College- and career-readiness standards require significant shifts in literacy instruction.
College- and career-readiness standards for K-12 students adopted by nearly all states require from teachers a different focus on literacy integrated into all subject areas. The standards demand that teachers are prepared to bring complex text and academic language into regular use, emphasize the use of evidence from informational and literary texts and build knowledge and vocabulary through content-rich text. While most states have not ignored teachers' need for training and professional development related to these instructional shifts, few states have attended to the parallel need to align teacher competencies and requirements for teacher preparation so that new teachers will enter the classroom ready to help students meet the expectations of these standards.  Because middle school teachers in most states can be licensed either to be multi-subject teachers or generalists, middle school teachers need specialized preparation. Particularly for single subject teachers of areas other than English language arts, these instructional shifts may be especially acute. 
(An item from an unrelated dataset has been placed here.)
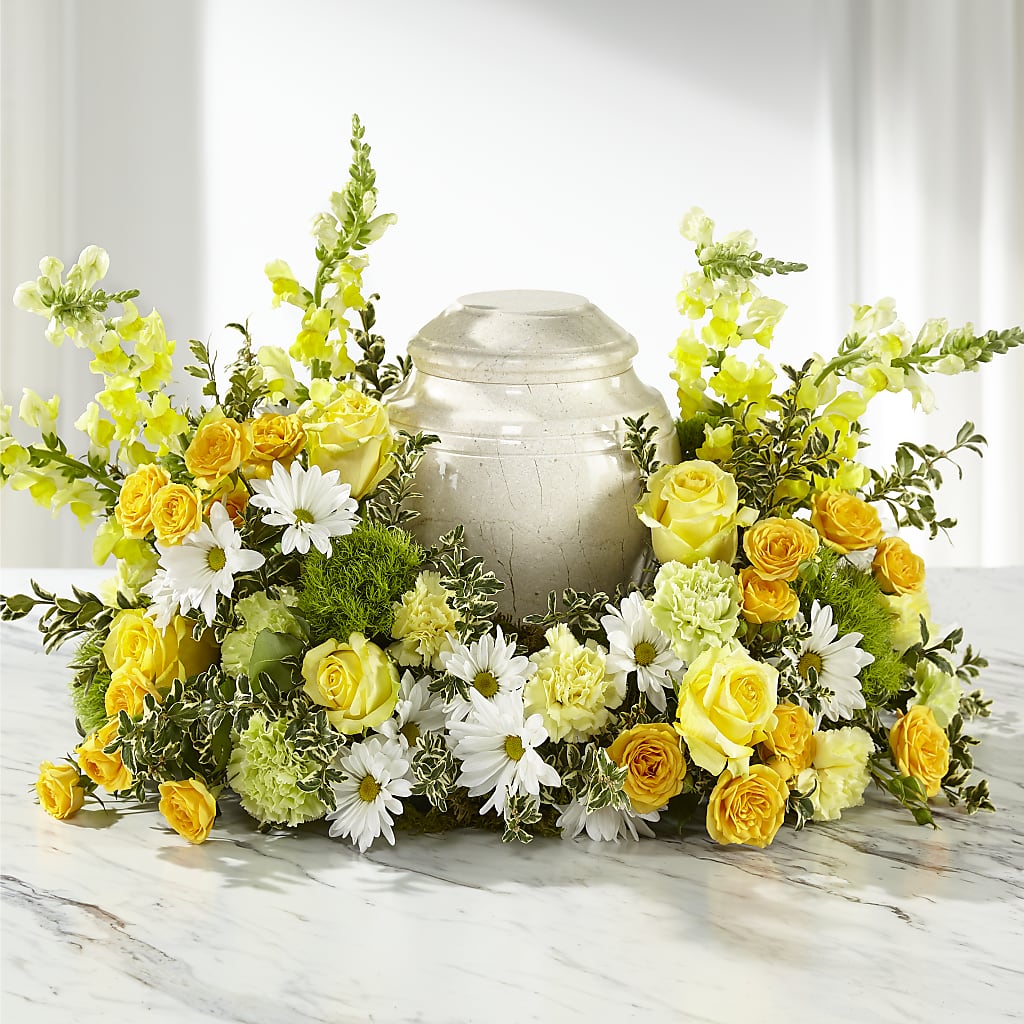 Graceful Love Cremation Adornment – Natural Flowers Llc, Centreville VA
Middle School Teacher Preparation: Supporting Research
A report published by the National Mathematics Advisory Panel (NMAP) concludes that a teacher's knowledge of math makes a difference in student achievement. U.S. Department of Education. Foundations for Success: The Final Report of the National Mathematics Advisory Panel. Washington, D.C.: U.S. Department of Education (2008).

For additional research on the importance of subject matter knowledge, see T. Dee and S. Cohodes, "Out-of-Field Teachers and Student Achievement: Evidence from Matched-Pairs Comparisons." Public Finance Review, Volume 36, No. 1, January 2008, pp. 7-32; B. Chaney, "Student outcomes and the professional preparation of eighth-grade teachers in science and mathematics," in NSF/NELS:88 Teacher transcript analysis, 1995, ERIC, ED389530, 112 p.; H. Wenglinsky, How Teaching Matters: Bringing the Classroom Back Into Discussions of Teacher Quality (Princeton, NJ: Educational Testing Service, 2000).

For information on the "ceiling effect," see D. Goldhaber and D. Brewer, "When should we reward degrees for teachers?" in Phi Delta Kappan, Volume 80, No. 2, October 1998, pp. 134, 136-138.

For an extensive summary of the research base supporting the instructional shifts associated with college- and career-readiness standards, see "Research Supporting the Common Core ELA Literacy Shifts and Standards" available from Student Achievement Partners.